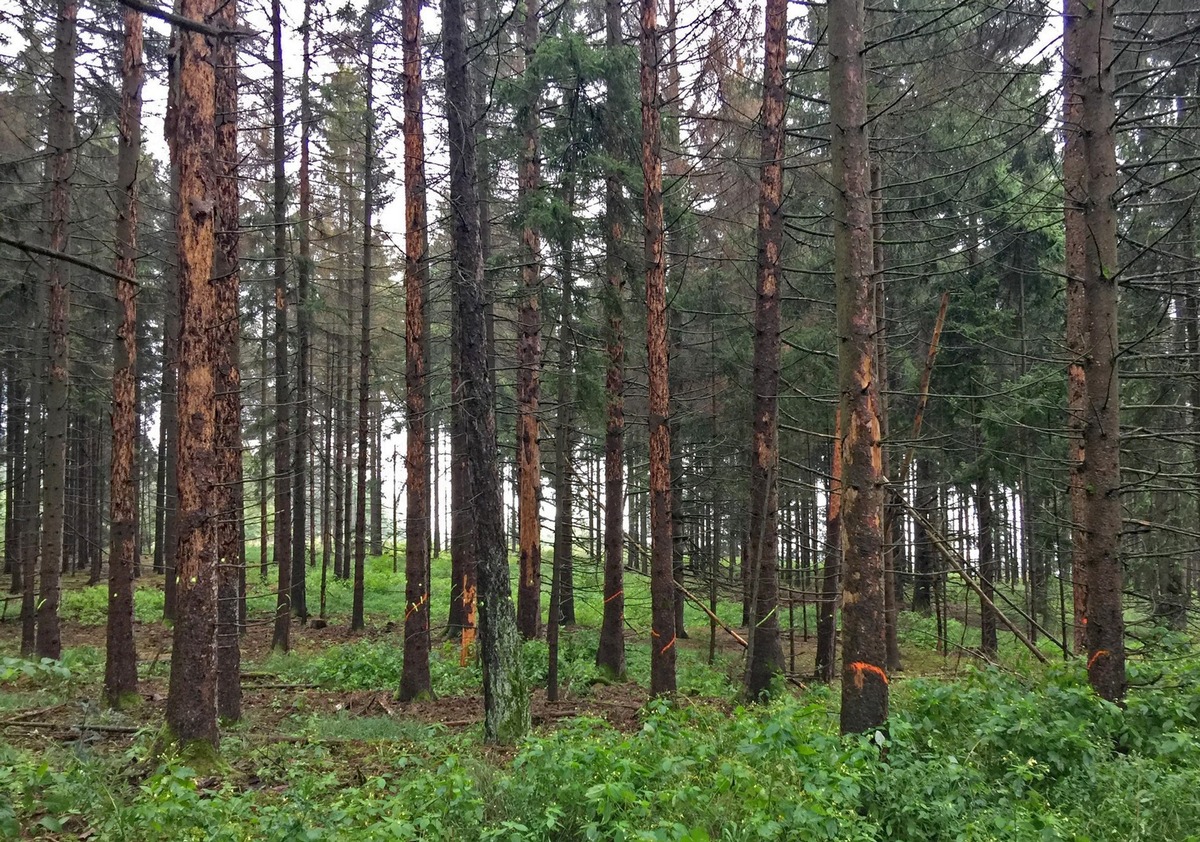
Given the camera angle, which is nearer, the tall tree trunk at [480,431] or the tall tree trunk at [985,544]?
the tall tree trunk at [480,431]

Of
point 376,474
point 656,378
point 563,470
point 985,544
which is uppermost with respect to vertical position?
point 656,378

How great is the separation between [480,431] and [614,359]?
15.3ft

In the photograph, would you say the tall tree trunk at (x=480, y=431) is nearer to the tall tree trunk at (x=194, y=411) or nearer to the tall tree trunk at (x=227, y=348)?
the tall tree trunk at (x=227, y=348)

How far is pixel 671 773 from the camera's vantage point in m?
5.29

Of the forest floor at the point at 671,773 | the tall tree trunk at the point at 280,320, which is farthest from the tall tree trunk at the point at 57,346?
the tall tree trunk at the point at 280,320

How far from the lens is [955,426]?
63.4 feet

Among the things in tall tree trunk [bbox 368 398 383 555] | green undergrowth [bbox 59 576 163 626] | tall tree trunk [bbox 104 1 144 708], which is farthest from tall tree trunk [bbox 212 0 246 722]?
tall tree trunk [bbox 368 398 383 555]

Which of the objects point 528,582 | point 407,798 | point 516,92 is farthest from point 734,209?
point 407,798

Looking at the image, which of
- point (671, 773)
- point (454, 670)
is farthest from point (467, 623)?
point (671, 773)

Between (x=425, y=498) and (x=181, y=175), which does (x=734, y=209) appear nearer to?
(x=425, y=498)

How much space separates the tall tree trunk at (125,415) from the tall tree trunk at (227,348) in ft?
5.42

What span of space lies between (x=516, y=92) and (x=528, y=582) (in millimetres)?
9884

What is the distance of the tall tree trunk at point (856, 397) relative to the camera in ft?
19.9

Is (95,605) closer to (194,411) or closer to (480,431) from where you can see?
(194,411)
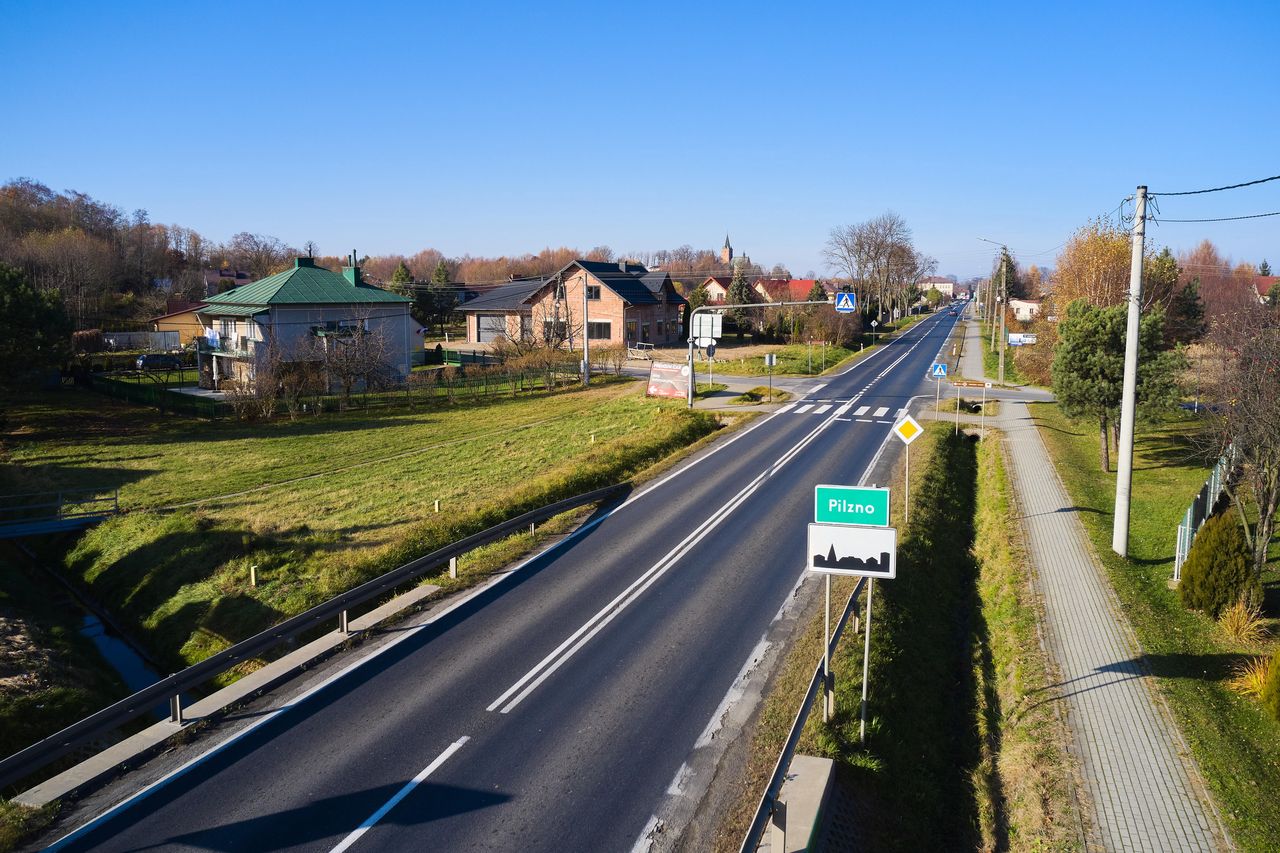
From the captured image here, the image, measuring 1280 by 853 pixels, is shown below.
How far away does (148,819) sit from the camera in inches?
312

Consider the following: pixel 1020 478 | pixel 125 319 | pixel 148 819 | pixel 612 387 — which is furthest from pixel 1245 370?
pixel 125 319

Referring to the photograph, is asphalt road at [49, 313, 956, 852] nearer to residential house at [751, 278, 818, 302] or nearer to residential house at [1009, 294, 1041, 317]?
residential house at [1009, 294, 1041, 317]

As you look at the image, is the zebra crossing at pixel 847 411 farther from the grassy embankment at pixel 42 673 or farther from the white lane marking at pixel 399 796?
the white lane marking at pixel 399 796

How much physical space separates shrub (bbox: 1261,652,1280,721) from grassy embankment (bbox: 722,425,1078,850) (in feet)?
8.13

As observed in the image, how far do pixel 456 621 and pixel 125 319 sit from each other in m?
91.2

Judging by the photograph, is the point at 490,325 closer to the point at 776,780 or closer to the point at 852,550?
the point at 852,550

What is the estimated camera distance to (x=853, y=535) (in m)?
9.38

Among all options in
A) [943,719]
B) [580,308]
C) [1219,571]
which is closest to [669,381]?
[1219,571]

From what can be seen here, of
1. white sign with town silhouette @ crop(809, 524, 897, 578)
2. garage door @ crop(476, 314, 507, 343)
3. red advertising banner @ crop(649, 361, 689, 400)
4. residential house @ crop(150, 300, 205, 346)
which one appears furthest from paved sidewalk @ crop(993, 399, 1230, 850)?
residential house @ crop(150, 300, 205, 346)

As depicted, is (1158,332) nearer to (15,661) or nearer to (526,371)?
(15,661)

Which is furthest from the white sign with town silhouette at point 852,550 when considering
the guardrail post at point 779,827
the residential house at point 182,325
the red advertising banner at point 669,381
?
the residential house at point 182,325

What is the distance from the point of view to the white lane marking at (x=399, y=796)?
7676 mm

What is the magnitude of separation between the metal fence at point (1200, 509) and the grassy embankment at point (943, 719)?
9.21 feet

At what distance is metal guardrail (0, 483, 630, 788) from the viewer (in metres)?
8.33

» JOB
Render all of the data above as a JSON list of strings, with one string per line and blank lines omitted. Leave the pictures out of the answer.

» FINISHED ANSWER
[
  "Given the camera angle, which is nearer, the tall tree trunk at [480,431] or the tall tree trunk at [985,544]?",
  "the tall tree trunk at [480,431]",
  "Of",
  "point 376,474",
  "point 656,378",
  "point 563,470",
  "point 985,544",
  "which is uppermost with respect to vertical position?",
  "point 656,378",
  "How great is the separation between [480,431] and [614,359]?",
  "15.3ft",
  "In the photograph, would you say the tall tree trunk at (x=480, y=431) is nearer to the tall tree trunk at (x=194, y=411) or nearer to the tall tree trunk at (x=227, y=348)?",
  "the tall tree trunk at (x=227, y=348)",
  "How far is pixel 671 773 from the camera's vantage point in m?",
  "5.29",
  "Of the forest floor at the point at 671,773 | the tall tree trunk at the point at 280,320, which is farthest from the tall tree trunk at the point at 57,346?",
  "the tall tree trunk at the point at 280,320",
  "How far from the lens is [955,426]?",
  "63.4 feet",
  "Among the things in tall tree trunk [bbox 368 398 383 555] | green undergrowth [bbox 59 576 163 626] | tall tree trunk [bbox 104 1 144 708], which is farthest from tall tree trunk [bbox 212 0 246 722]?",
  "tall tree trunk [bbox 368 398 383 555]",
  "Which of the objects point 528,582 | point 407,798 | point 516,92 is farthest from point 734,209?",
  "point 407,798",
  "Looking at the image, which of",
  "- point (671, 773)",
  "- point (454, 670)",
  "is farthest from point (467, 623)?",
  "point (671, 773)",
  "Between (x=425, y=498) and (x=181, y=175), which does (x=734, y=209) appear nearer to?",
  "(x=425, y=498)",
  "How much space separates the tall tree trunk at (125,415) from the tall tree trunk at (227,348) in ft?",
  "5.42",
  "What span of space lies between (x=516, y=92) and (x=528, y=582) (in millimetres)?",
  "9884",
  "What is the distance of the tall tree trunk at point (856, 397) relative to the camera in ft?",
  "19.9",
  "Is (95,605) closer to (194,411) or closer to (480,431) from where you can see?",
  "(194,411)",
  "From the captured image here, the image, measuring 1280 by 853 pixels, is shown below.",
  "How far away does (148,819) sit from the camera in inches?",
  "312",
  "Consider the following: pixel 1020 478 | pixel 125 319 | pixel 148 819 | pixel 612 387 — which is furthest from pixel 1245 370?",
  "pixel 125 319",
  "Referring to the photograph, is asphalt road at [49, 313, 956, 852] nearer to residential house at [751, 278, 818, 302] or nearer to residential house at [1009, 294, 1041, 317]?",
  "residential house at [1009, 294, 1041, 317]",
  "As you look at the image, is the zebra crossing at pixel 847 411 farther from the grassy embankment at pixel 42 673 or farther from the white lane marking at pixel 399 796?",
  "the white lane marking at pixel 399 796",
  "How much physical space separates shrub (bbox: 1261,652,1280,721) from grassy embankment (bbox: 722,425,1078,850) (in feet)?",
  "8.13",
  "As observed in the image, how far do pixel 456 621 and pixel 125 319 sit from each other in m?",
  "91.2",
  "Judging by the photograph, is the point at 490,325 closer to the point at 776,780 or closer to the point at 852,550?",
  "the point at 852,550",
  "What is the estimated camera distance to (x=853, y=535) (in m)?",
  "9.38",
  "Among all options in",
  "A) [943,719]",
  "B) [580,308]",
  "C) [1219,571]",
  "which is closest to [669,381]?",
  "[1219,571]",
  "From what can be seen here, of",
  "1. white sign with town silhouette @ crop(809, 524, 897, 578)",
  "2. garage door @ crop(476, 314, 507, 343)",
  "3. red advertising banner @ crop(649, 361, 689, 400)",
  "4. residential house @ crop(150, 300, 205, 346)",
  "which one appears furthest from paved sidewalk @ crop(993, 399, 1230, 850)?",
  "residential house @ crop(150, 300, 205, 346)",
  "As depicted, is (1158,332) nearer to (15,661) or nearer to (526,371)?",
  "(15,661)",
  "Which is furthest from the white sign with town silhouette at point 852,550 when considering",
  "the guardrail post at point 779,827",
  "the residential house at point 182,325",
  "the red advertising banner at point 669,381",
  "?",
  "the residential house at point 182,325",
  "What is the distance from the point of view to the white lane marking at (x=399, y=796)?",
  "7676 mm",
  "What is the magnitude of separation between the metal fence at point (1200, 509) and the grassy embankment at point (943, 719)?",
  "9.21 feet",
  "At what distance is metal guardrail (0, 483, 630, 788) from the viewer (in metres)?",
  "8.33"
]